Generic Lucene Index Removal
- Topics:
- Operations
CREATED FOR:
- Admin
Adobe intends to remove the “generic Lucene” index (/oak:index/lucene-*
) from Adobe Experience Manager as a Cloud Service. This index has been deprecated since AEM 6.5. In this document the impact of this decision is described, along with detailed descriptions how to examine if an AEM instance is affected. It also contains ways to change queries so they continue to function without the generic Lucene index.
Background
In AEM, full text queries are those using the following functions:
jcr:contains()
in JCR XPATHCONTAINS
in JCR-SQL2
Such queries cannot return results without using an index. Unlike a query containing only path or property restrictions, a query containing a full text restriction for which no index can be found (and thus a traversal is performed) will always return zero results.
The generic Lucene index (/oak:index/lucene-*
) has existed since AEM 6.0 / Oak 1.0 to provide a full text search across most of the repository hierarchy, although some paths, such as /jcr:system
and /var
have always been excluded from this. However this index has largely been superseded by indexes on more specific node types (for example, damAssetLucene-*
for the dam:Asset
node type), which support both full text and property searches.

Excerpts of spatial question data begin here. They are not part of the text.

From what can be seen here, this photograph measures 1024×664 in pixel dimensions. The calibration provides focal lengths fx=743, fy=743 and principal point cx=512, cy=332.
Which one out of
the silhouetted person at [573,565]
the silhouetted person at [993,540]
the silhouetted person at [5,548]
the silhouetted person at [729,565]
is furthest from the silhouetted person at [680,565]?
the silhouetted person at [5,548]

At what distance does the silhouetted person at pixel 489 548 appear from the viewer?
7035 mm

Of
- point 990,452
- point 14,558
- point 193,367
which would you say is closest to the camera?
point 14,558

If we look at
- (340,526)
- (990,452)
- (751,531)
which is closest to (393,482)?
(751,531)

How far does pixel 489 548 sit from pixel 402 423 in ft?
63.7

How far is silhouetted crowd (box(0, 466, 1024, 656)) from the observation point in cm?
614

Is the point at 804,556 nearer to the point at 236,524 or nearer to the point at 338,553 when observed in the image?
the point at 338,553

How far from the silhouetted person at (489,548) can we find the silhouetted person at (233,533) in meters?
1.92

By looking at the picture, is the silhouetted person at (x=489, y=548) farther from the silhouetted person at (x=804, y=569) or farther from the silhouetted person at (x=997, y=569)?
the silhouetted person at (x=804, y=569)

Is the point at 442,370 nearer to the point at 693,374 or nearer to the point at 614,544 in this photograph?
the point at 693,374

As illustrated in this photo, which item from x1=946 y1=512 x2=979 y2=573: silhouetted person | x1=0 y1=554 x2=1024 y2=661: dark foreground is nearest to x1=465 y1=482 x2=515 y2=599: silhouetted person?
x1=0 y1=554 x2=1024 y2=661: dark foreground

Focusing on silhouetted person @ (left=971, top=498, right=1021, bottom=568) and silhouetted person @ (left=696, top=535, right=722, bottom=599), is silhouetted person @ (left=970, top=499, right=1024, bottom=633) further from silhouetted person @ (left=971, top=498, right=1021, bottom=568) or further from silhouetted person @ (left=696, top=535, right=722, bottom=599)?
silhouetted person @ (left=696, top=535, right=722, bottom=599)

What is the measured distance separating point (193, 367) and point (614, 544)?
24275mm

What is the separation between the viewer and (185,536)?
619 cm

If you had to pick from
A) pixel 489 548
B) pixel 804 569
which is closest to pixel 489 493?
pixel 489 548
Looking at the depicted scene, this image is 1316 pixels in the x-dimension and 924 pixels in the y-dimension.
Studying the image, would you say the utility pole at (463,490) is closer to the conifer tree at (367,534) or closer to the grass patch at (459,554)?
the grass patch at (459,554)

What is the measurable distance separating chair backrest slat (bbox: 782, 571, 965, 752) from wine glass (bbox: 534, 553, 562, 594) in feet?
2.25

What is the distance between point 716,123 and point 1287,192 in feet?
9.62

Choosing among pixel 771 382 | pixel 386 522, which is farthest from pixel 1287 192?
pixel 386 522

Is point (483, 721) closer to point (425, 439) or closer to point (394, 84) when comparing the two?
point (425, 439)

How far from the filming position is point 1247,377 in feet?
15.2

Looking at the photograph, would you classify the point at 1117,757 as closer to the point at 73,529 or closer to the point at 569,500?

In AEM 6.5 the generic Lucene index was marked as deprecated, indicating that it would be removed in future versions. Since then, a WARN has been logged when the index has been used as illustrated by the following log snippet:
org.apache.jackrabbit.oak.plugins.index.lucene.LucenePropertyIndex This index is deprecated: /oak:index/lucene-2; it is used for query Filter(query=select [jcr:path], [jcr:score], * from [nt:base] as a where contains(*, 'search term') and isdescendantnode(a, '/content/mysite') /* xpath: /jcr:root/content/mysite//*[jcr:contains(.,"search term")] */ fullText="search" "term", path=/content/mysite//*). Change the query or the index definitions.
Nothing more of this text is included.